Cases of malaria have surged in the area since last year, and although they are part of the priority group for vaccination against Covid-19, Indians report that their shots have ended up in the arms of miners, with doses bought at the price of gold. “It is a crime, but in illegal mining there is no law. We were infected by miners and many of us died,” laments Kopenawa, noting that there are Indians still waiting for the vaccine in very remote and difficult-to-access areas.
In addition, last year two Yanomami were murdered by prospectors in the Parima region and an indigenous teenager was kidnapped by invaders in Surucucu. The reports sparked alarm in the community, recalling the tragic 1993 event known as the Haximu massacre, in which prospectors exterminated 16 Indians, including children and elders. It was the first case of genocide in Brazil formally recognized by the courts.
“Violence surrounding illegal mining has always occurred.

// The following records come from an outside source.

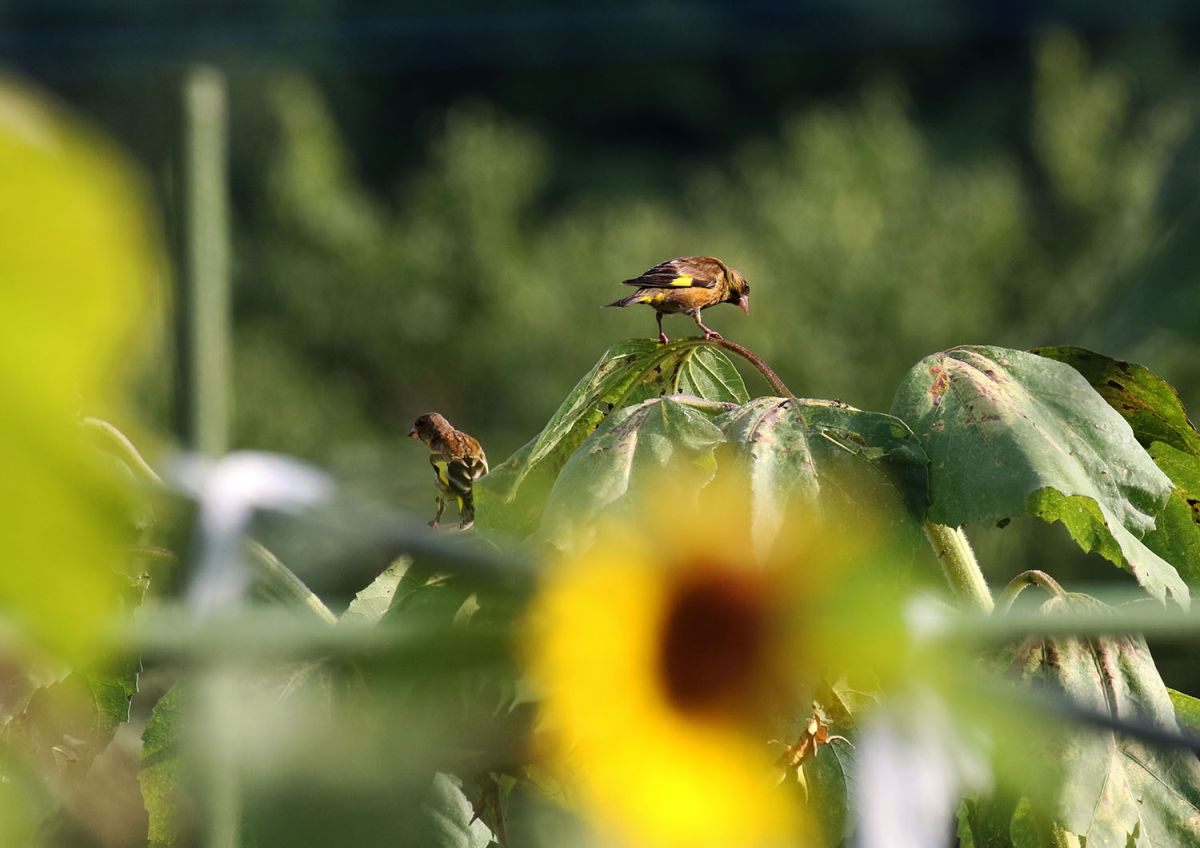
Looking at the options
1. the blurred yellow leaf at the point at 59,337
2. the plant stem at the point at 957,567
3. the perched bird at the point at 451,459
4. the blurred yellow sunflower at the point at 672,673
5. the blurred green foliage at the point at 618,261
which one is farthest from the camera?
the blurred green foliage at the point at 618,261

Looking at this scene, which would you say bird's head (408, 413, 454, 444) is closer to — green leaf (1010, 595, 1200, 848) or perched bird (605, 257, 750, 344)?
perched bird (605, 257, 750, 344)

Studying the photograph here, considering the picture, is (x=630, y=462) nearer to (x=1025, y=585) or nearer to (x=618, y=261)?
(x=1025, y=585)

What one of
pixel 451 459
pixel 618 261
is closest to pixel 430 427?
pixel 451 459

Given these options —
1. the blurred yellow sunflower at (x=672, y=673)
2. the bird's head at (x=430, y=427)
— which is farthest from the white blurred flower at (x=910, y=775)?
the bird's head at (x=430, y=427)

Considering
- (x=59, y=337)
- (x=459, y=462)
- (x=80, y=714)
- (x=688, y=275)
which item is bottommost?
(x=59, y=337)

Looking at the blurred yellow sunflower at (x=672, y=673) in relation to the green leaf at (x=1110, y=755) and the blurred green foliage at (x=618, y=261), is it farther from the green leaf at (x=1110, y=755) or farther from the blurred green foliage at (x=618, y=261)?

What is different today are guns, which have a much higher lethal potential: if before miners would shoot with shotguns, today they have rifles,” Senra points out.
Mining requests are illegal
The Federal Prosecutor’s Office believes that ANM should immediately reject permit requests because mining on indigenous lands is prohibited as long as there is no law authorizing it. Based on this argument, the Federal Prosecutor’s Office of Amazonas obtained an injunction last year (still in force) overturning 75 requests for mining overlapping part of Yanomami territory in the state. There were 645,000 hectares in the western part of the territory claimed for mining.
The 1988 Constitution determines that indigenous lands may only be cleared for mining when a specific law on the subject establishes the terms under which such exploitation may occur – for instance, by granting consultation and veto rights to the affected ethnic groups, as well as the distribution of royalties, according to the impact caused. Many attempts have been made over time -all of them unsuccessful- but since President Jair Bolsonaro took office in January 2019, the call for change has grown, in line with his anti-preservationist discourse.
Bolsonaro has introduced his own bill to legalize mining in protected areas. “Bill 191/2020 is extremely complicated, it involves mining, hydroelectric dams, oil, gas, GMOs. It is a big package that exceeds the provisions of the Constitution and has already been listed as a priority by the government,” explains Marcio Santilli, founder of the Socio-environmental Institute, who participated in the debates when the Brazilian Constitution was being drafted and considers the bill to be “the worst ever presented” in the history of Brazilian democracy.
A study by the Federal University of Minas Gerais (UFMG) estimated that this change could result in devastation of the Amazon in an area the size of Venezuela.
The Planalto is also attempting to pass an older bill, dating from 2007, which complicates the demarcation of indigenous lands and legalizes prospecting.
It is no coincidence that Bolsonaro’s first two years in office marked a record high in the amount of mining claims overlapping indigenous lands. “According to the Yanomami people, mining on indigenous lands means death and violence. The government will end the Yanomami people,” Kopenawa alerts.